A company can be established with one yen.
With your intellect and PC skills, you should be able to achieve crowdfunding as much as you wish with ease.
You are not only mistaken.
If you have time to file a lawsuit that is the lowest thing a human being can do, withdraw from school immediately, cooperate with one another, and start a business.
If you do that, you can create a company that will not lose to Google.
I am a person who is convinced that Kyoto University is above Stanford University in the excellence and intellectual level of its students.
Do it by uniting together.
Your present unity is completely mistaken.
So long as you continue doing such things, you may become so-called human-rights lawyers such as Fukushima Mizuho, who harm Japan and the Japanese people.
You may become parents who raise children who kill others.
But you will not become people who live their lives for the sake of the world and for the sake of others.
The female student who, in a newspaper interview, said that “Kyoto University has lost its Kyoto University-ness” in response to the removal of the childish and malicious signboards that had done nothing but continue to defile the scenery of Kyoto, the world’s greatest city, should read this essay of mine before calling herself a Kyoto University student.
Kyoto is a city that was created by numerous great people long before Kyoto University came into existence.
There was an article saying that NHK, with an air of pride, reported that new signboards had been put up protesting the removal of these signboards, as though praising it as the correct action of criticizing power as evil.
The very fact that NHK makes such reports is the same as Song Du-hoe infiltrating Kyoto University and inciting a housewife who had graduated from Kyushu University.
In the confusion at the end of the war, many Koreans in Japan and others slipped into NHK.
NHK became an organizer and supporter of the Women’s International War Crimes Tribunal.
Even now, with Watch 9 as its main battlefield, NHK continues to report on the Moritomo and Kake issues in alignment with the Asahi Shimbun.
NHK continued day after day to show Tsujimoto Kiyomi in large close-ups.
She has a de facto husband who is a former criminal of the Red Army faction, and who has presumably not converted even now and is plainly still an activist.

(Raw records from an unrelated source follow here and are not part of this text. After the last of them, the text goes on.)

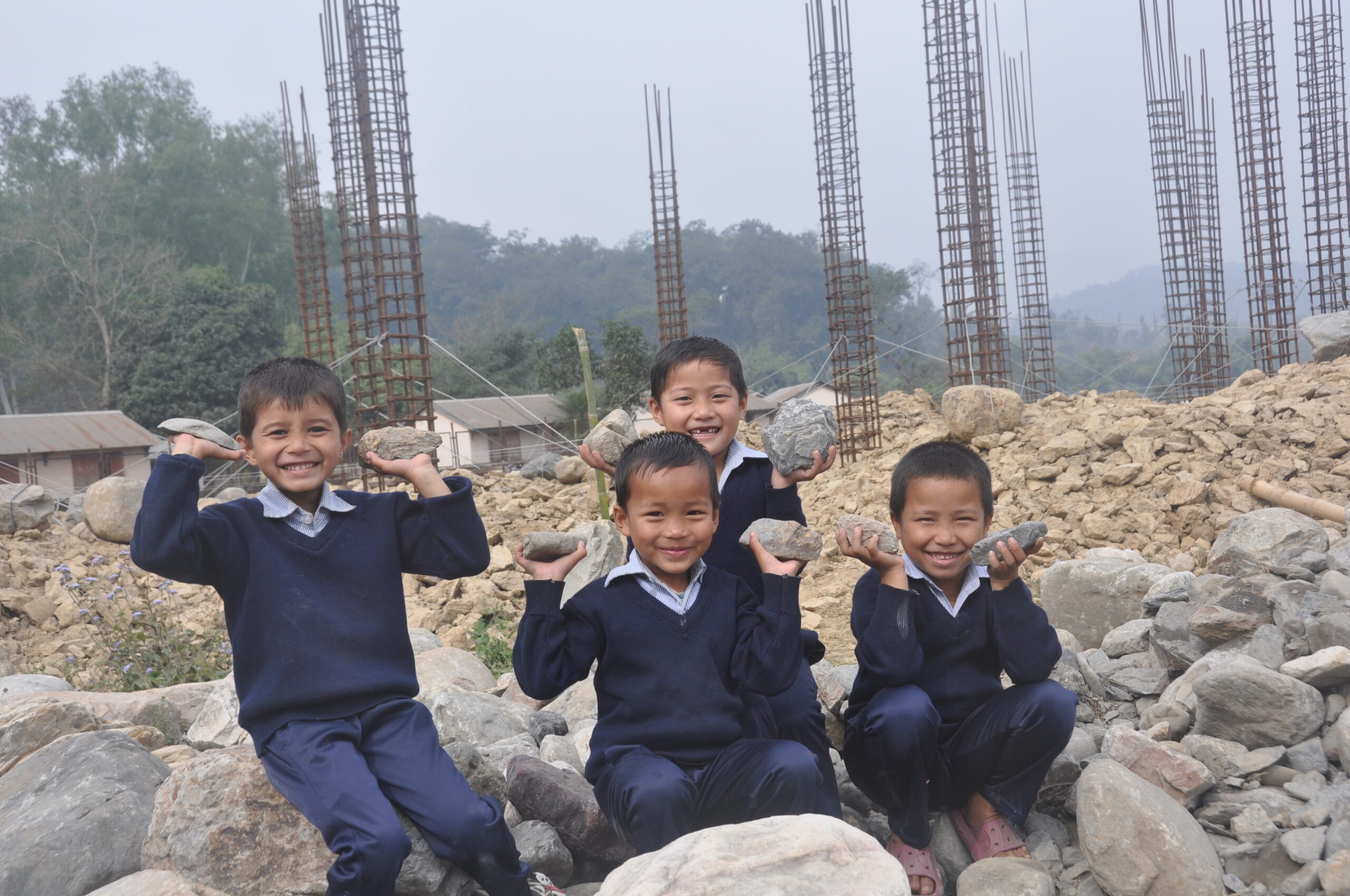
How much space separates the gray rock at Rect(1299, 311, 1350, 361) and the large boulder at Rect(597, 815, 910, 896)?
11520 mm

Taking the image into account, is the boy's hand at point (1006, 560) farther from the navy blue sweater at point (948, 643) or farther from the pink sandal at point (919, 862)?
the pink sandal at point (919, 862)

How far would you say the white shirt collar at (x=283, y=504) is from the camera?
2291mm

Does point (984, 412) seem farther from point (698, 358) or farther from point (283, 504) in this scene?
point (283, 504)

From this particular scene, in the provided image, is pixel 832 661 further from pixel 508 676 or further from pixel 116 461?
pixel 116 461

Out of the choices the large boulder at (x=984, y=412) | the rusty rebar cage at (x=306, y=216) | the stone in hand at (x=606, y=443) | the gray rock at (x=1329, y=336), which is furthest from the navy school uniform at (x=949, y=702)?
the rusty rebar cage at (x=306, y=216)

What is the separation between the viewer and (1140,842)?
2.32 meters

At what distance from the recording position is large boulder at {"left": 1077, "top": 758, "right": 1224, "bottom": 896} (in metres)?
2.29

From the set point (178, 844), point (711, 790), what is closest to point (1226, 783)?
point (711, 790)

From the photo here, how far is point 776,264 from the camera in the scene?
177 feet

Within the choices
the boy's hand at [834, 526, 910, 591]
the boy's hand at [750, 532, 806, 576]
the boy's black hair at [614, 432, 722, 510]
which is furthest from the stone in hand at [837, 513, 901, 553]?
the boy's black hair at [614, 432, 722, 510]

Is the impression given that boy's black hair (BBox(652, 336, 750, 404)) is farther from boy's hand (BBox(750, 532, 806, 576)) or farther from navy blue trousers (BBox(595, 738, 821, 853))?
navy blue trousers (BBox(595, 738, 821, 853))

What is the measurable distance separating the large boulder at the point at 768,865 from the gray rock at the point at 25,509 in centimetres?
968

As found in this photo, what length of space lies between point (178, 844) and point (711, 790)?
1127 millimetres

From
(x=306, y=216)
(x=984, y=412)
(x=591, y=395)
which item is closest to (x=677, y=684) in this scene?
(x=591, y=395)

She herself was arrested and indicted for the crime of defrauding the salary of a Diet member paid from the taxes of the Japanese people, received a final guilty verdict, and resigned as a Diet member.
It would be no exaggeration at all to say that in any advanced country other than Japan, she would be defined as a spy for the Korean Peninsula.
Among all this, what I truly thought was the lowest and worst was the content of her remarks when Prime Minister Abe and his wife departed to represent Japan and the Japanese people at the recent Japan-U.S. summit meeting, which was vitally important for Japan and the Japanese people.
NHK’s Watch 9 prominently reported, as though it were proper behavior, the sight of the politicians of the Constitutional Democratic Party, who can only be described as fools beyond compare—or rather, as all being agents of the Korean Peninsula—raising foolish voices of “Oh!” in response to her remarks about Mrs. Akie accompanying him.
What president of any advanced country would welcome with an open heart a woman who has as her husband a leading figure of the Japanese Red Army faction, which not only committed grave crimes against Japan and the world but also has close relations with North Korea, and who herself has a history of being arrested for defrauding salaries paid from the taxes of the people and resigning as a Diet member?
Has NHK’s news department ever thought about that even once?